Within a few weeks Baylor had reduced the number of possible variants from 25000 down to about five possible de novo mutations, and with a bit more work, they found the de novo mutation that was afflicting Harrison.  The sequence showed that Harrison had a mutation in a gene called ASXL3. Because mutations in a related gene, ASXL1, were known to be responsible for a genetic syndrome called Bohring-Opitz Syndrome (BOS), we thought this might be the cause as Harrison had many of the same symptoms as children with BOS. As a scientist, however, I know you can’t say anything definitively when only one child has been sequenced. I’m thankful Dr. Matthew Bainbridge at Baylor didn’t stop there – he began contacting colleagues around the world, and we found that there were at least three other children with ASXL3 mutations and symptoms similar to Harrison.  

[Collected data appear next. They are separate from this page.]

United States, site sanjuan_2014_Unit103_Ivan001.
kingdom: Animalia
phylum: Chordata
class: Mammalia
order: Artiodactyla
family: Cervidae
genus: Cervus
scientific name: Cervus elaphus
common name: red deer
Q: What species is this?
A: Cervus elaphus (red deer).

So now we know of a new rare disease, and eliminated another of those mysterious unknown genetic diseases.  Knowing the genetic cause, we can begin to find potential treatments as well as bring answers to other families. In our case, we learned of Harrison’s genetic cause a few weeks after he had entered hospice.  Even though we couldn’t do anything to treat Harrison, the knowledge in itself provided  some much needed comfort.  It is empowering to know that you have done everything you can to rescue your child and that sometimes Mother Nature just deals us a hand that we cannot win. If you know what is afflicting your child, you can then make more thoughtful decisions to improve their quality of life. 

Also, because the sequence revealed that Harrison’s mutation was spontaneous, it means that neither my wife, myself, nor our older sons are carriers. I was able to confidently tell my older sons that they are   not at risk for having a baby with the same type of disorder and that they actually had a higher chance of getting struck by lightening than having a child like Harrison. 

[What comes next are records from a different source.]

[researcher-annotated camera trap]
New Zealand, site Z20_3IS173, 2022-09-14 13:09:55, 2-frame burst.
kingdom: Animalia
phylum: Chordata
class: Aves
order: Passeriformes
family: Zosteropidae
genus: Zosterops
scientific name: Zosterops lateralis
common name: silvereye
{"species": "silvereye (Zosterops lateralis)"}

I think that on Rare Disease Day, it’s important to acknowledge the work that patient advocacy groups do in bringing together patients and their families, empowering many and providing them with a sense of connection and hope. It’s equally important to bear in mind how much more can and needs to be done.  Only 25% of genetic diseases are understood, so we have a lot more of work to eliminate these unkwnon disease, and Harrison was an example of doing just that. My family’s story illustrates the benefit of genetic sequencing to deliver answers where none exist, and it is our hope that this technology will become much more widely available in the near future. I would like to see the day when all babies will be sequenced at birth, and provide parents with access to valuable information that will help them obtain the best medical help possible for their children.  

We miss Harrison every day and we hope that his short life with us will in some way move the practice of medicine forward.  He was a very special baby and we’re so glad he was in our lives.